Exercise brief: Please put the lines of the listing below into a numbered list, omitting blank lines and leaving out the pictures.

Information provided:
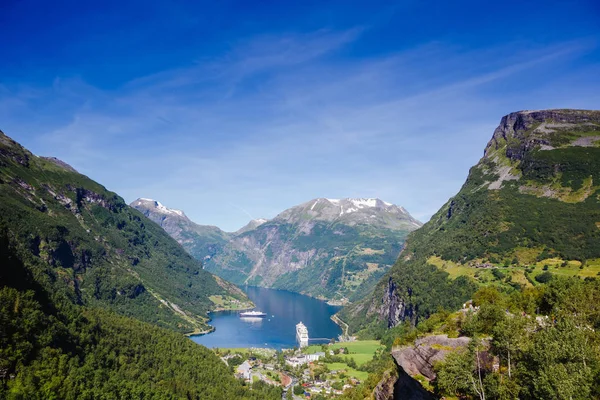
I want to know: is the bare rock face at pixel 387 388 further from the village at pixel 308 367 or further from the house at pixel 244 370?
the house at pixel 244 370

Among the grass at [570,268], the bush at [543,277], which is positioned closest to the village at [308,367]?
the bush at [543,277]

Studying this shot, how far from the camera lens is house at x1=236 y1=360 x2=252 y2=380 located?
150750mm

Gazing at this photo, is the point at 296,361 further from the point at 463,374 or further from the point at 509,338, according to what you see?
the point at 509,338

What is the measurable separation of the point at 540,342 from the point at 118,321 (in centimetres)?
14995

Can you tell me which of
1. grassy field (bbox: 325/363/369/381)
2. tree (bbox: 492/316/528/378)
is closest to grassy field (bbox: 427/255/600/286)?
grassy field (bbox: 325/363/369/381)

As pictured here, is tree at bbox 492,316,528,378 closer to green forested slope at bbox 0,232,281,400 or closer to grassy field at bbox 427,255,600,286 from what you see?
green forested slope at bbox 0,232,281,400

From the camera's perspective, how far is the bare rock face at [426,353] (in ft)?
149

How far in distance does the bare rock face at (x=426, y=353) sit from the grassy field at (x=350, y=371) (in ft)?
329

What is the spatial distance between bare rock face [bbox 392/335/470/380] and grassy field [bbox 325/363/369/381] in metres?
100

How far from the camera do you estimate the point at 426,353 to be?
4734cm

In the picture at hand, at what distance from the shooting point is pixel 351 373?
152m

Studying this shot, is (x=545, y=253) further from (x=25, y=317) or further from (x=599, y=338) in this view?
(x=25, y=317)

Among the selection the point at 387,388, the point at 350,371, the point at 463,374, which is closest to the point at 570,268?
the point at 350,371

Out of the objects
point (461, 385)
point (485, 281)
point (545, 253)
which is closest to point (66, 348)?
point (461, 385)
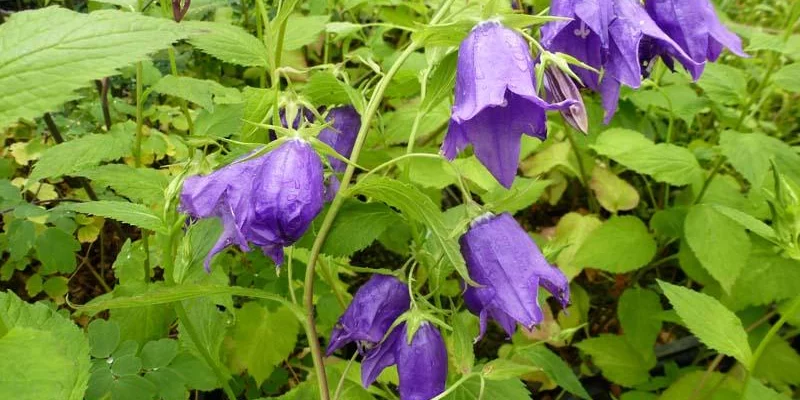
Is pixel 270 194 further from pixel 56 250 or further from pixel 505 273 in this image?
pixel 56 250

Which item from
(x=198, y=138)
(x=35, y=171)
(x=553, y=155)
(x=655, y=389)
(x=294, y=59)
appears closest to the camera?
(x=198, y=138)

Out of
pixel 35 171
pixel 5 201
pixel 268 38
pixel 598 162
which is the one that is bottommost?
pixel 598 162

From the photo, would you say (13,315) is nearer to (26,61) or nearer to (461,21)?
(26,61)

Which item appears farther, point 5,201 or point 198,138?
point 5,201

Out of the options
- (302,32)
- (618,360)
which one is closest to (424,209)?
(302,32)

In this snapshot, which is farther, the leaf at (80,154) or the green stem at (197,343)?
the leaf at (80,154)

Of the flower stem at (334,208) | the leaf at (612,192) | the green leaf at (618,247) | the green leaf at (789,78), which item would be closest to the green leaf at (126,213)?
the flower stem at (334,208)

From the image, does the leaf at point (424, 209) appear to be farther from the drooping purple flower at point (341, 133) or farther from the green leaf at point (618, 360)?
the green leaf at point (618, 360)

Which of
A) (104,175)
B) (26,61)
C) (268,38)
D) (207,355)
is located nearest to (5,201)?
(104,175)

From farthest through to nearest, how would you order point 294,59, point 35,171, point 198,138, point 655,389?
1. point 294,59
2. point 655,389
3. point 35,171
4. point 198,138
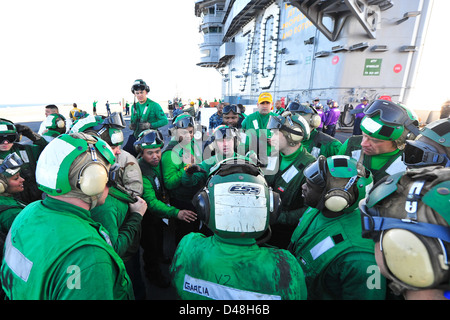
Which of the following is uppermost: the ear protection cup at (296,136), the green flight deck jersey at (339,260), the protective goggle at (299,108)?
the protective goggle at (299,108)

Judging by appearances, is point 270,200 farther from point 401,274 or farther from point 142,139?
point 142,139

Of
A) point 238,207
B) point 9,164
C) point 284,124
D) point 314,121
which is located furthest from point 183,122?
point 238,207

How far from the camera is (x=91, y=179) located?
4.09ft

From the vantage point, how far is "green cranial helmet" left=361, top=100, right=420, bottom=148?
2373mm

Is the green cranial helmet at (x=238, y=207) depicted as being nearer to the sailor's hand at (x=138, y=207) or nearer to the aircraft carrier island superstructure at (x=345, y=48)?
the sailor's hand at (x=138, y=207)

Exercise result:
1. I want to know: is the bare rock face at pixel 387 388 further from the village at pixel 308 367 or further from the house at pixel 244 370?
2. the house at pixel 244 370
3. Among the grass at [570,268], the bush at [543,277], which is positioned closest to the village at [308,367]?
4. the bush at [543,277]
5. Studying this shot, how far from the camera lens is house at x1=236 y1=360 x2=252 y2=380 located?
6. 150750mm
7. Gazing at this photo, is the point at 296,361 further from the point at 463,374 or further from the point at 509,338, according to what you see?
8. the point at 509,338
9. What is the measurable separation of the point at 540,342 from the point at 118,321 (in centimetres)?
10. 14995
11. Can you tell me which of
12. 1. grassy field (bbox: 325/363/369/381)
13. 2. tree (bbox: 492/316/528/378)
14. is closest to grassy field (bbox: 427/255/600/286)?
15. grassy field (bbox: 325/363/369/381)
16. As pictured here, is tree at bbox 492,316,528,378 closer to green forested slope at bbox 0,232,281,400 or closer to grassy field at bbox 427,255,600,286 from what you see?
17. green forested slope at bbox 0,232,281,400
18. From the camera's perspective, how far is the bare rock face at [426,353] (in ft)?
19. 149
20. How far in distance does the bare rock face at (x=426, y=353) sit from the grassy field at (x=350, y=371) (in ft)?
21. 329
22. What is the spatial distance between bare rock face [bbox 392/335/470/380] and grassy field [bbox 325/363/369/381] in metres?
23. 100
24. How far from the camera do you estimate the point at 426,353 to be?
25. 4734cm
26. In the picture at hand, at what distance from the shooting point is pixel 351 373?
27. 152m
28. Studying this shot, is (x=545, y=253) further from (x=25, y=317) or further from (x=599, y=338) in this view?
29. (x=25, y=317)
30. Among the selection the point at 387,388, the point at 350,371, the point at 463,374, which is closest to the point at 570,268?
31. the point at 350,371
32. Out of the objects
33. point (461, 385)
34. point (485, 281)
35. point (545, 253)
36. which is closest to point (66, 348)?
37. point (461, 385)
38. Is pixel 270 194 further from pixel 56 250 or further from pixel 505 273 in this image?
39. pixel 56 250
40. Which item from
41. (x=198, y=138)
42. (x=35, y=171)
43. (x=553, y=155)
44. (x=655, y=389)
45. (x=294, y=59)
46. appears closest to the camera?
47. (x=198, y=138)
48. Out of
49. pixel 35 171
50. pixel 5 201
51. pixel 268 38
52. pixel 598 162
53. which is the one that is bottommost?
54. pixel 598 162
55. From the photo, would you say (13,315) is nearer to (26,61) or nearer to (461,21)?
56. (26,61)
57. Which item appears farther, point 5,201 or point 198,138?
58. point 5,201
59. Out of the options
60. - (302,32)
61. - (618,360)
62. which one is closest to (424,209)?
63. (302,32)
64. In this snapshot, which is farther, the leaf at (80,154) or the green stem at (197,343)?
65. the leaf at (80,154)
66. Of the flower stem at (334,208) | the leaf at (612,192) | the green leaf at (618,247) | the green leaf at (789,78), which item would be closest to the green leaf at (126,213)?
67. the flower stem at (334,208)
68. From the image, does the leaf at point (424, 209) appear to be farther from the drooping purple flower at point (341, 133) or farther from the green leaf at point (618, 360)?
69. the green leaf at point (618, 360)
70. Which of
71. A) (104,175)
72. B) (26,61)
73. C) (268,38)
74. D) (207,355)
75. is located nearest to (5,201)?
76. (104,175)
77. From farthest through to nearest, how would you order point 294,59, point 35,171, point 198,138, point 655,389?
78. 1. point 294,59
79. 2. point 655,389
80. 3. point 35,171
81. 4. point 198,138
82. Which of the following is uppermost: the ear protection cup at (296,136), the green flight deck jersey at (339,260), the protective goggle at (299,108)?
83. the protective goggle at (299,108)
84. Judging by appearances, is point 270,200 farther from point 401,274 or farther from point 142,139?
85. point 142,139
86. Of
87. A) point 238,207
88. B) point 9,164
89. C) point 284,124
90. D) point 314,121
91. which is located furthest from point 183,122?
92. point 238,207
93. How far from the camera is (x=91, y=179) located?
94. 4.09ft
95. From the vantage point, how far is "green cranial helmet" left=361, top=100, right=420, bottom=148?
96. 2373mm
97. Is the green cranial helmet at (x=238, y=207) depicted as being nearer to the sailor's hand at (x=138, y=207) or nearer to the aircraft carrier island superstructure at (x=345, y=48)?
98. the sailor's hand at (x=138, y=207)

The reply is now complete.